-- Text segment --
<<<<

% Generated by roxygen2: do not edit by hand
% Please edit documentation in R/binned_manhattan_preprocess.R
\name{binned_manhattan_preprocess}
\alias{binned_manhattan_preprocess}
\alias{binned_manhattan_preprocess.default}
\alias{binned_manhattan_preprocess.MPdata}
\alias{binned_manhattan_preprocess.data.frame}
\alias{binned_manhattan_preprocess,GRanges-method}
\title{Preprocess GWAS Result for Binned Manhattan Plot}
\usage{
binned_manhattan_preprocess(x, ...)

\method{binned_manhattan_preprocess}{default}(x, ...)

\method{binned_manhattan_preprocess}{MPdata}(
  x,
  bins.x = 10,
  bins.y = 100,
  chr.gap.scaling = 0.4,
  summarise.expression.list = NULL,
  show.message = TRUE,
  ...
)

\method{binned_manhattan_preprocess}{data.frame}(
  x,
  bins.x = 10,
  bins.y = 100,
  chr.gap.scaling = 0.4,
  signif = c(5e-08, 1e-05),
  pval.colname = "pval",
  chr.colname = "chr",
  pos.colname = "pos",
  chr.order = NULL,
  signif.col = NULL,
  preserve.position = TRUE,
  pval.log.transform = TRUE,
  summarise.expression.list = NULL,
  ...
)

\S4method{binned_manhattan_preprocess}{GRanges}(
  x,
  bins.x = 10,
  bins.y = 100,
  chr.gap.scaling = 0.4,
  signif = c(5e-08, 1e-05),
  pval.colname = "pval",
  chr.order = NULL,
  signif.col = NULL,
  preserve.position = TRUE,
  pval.log.transform = TRUE,
  summarise.expression.list = NULL,
  ...

>>>>

-- Information supplied --
<<<<

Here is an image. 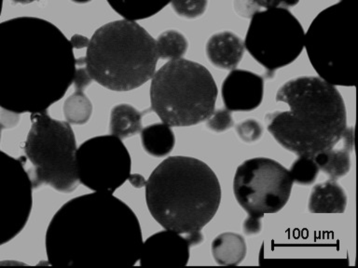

>>>>

-- Written problem --
Write the next part of the R documentation file for binned_manhattan_preprocess, picking up right after its last shown line.

-- Output --
)
}
\arguments{
\item{x}{a \code{data.frame} or any other extension of a data frame. It can also be a \code{MPdata} object.}

\item{...}{Ignored}

\item{bins.x}{an integer. number of blocks to horizontally span the longest chromosome}

\item{bins.y}{an integer. number of blocks to vertically span the plot}

\item{chr.gap.scaling}{a number. scaling factor for the gap between chromosomes}

\item{summarise.expression.list}{a list of formulas to summarise data for each bin. Check details for more information.}

\item{show.message}{a logical. Show warning if \code{MPdata} directly used. Set to FALSE to suppress warning.}

\item{signif}{a numeric vector. Significant p-value thresholds to be drawn for
manhattan plot. At least one value should be provided. Default value is c(5e-08, 1e-5)}

\item{pval.colname}{a character. Column name of \code{x} containing p.value.}

\item{chr.colname}{a character. Column name of \code{x} containing chromosome.}

\item{pos.colname}{a character. Column name of \code{x} containing position.}

\item{chr.order}{a character vector. Order of chromosomes presented in manhattan plot.}

\item{signif.col}{a character vector of equal length as \code{signif}. It contains
colors for the lines drawn at \code{signif}. If \code{NULL}, the smallest value is colored
black while others are grey.}

\item{preserve.position}{a logical. If \code{TRUE}, the width of each chromosome reflect the
number of variants and the position of each variant is correctly scaled? If \code{FALSE}, the
width of each chromosome is equal and the variants are equally spaced.}

\item{pval.log.transform}{a logical. If \code{TRUE}, the p-value will be transformed to -log10(p-value).}
}
\value{
a \code{MPdataBinned} object. This object contains necessary components
for creating a binned manhattan plot.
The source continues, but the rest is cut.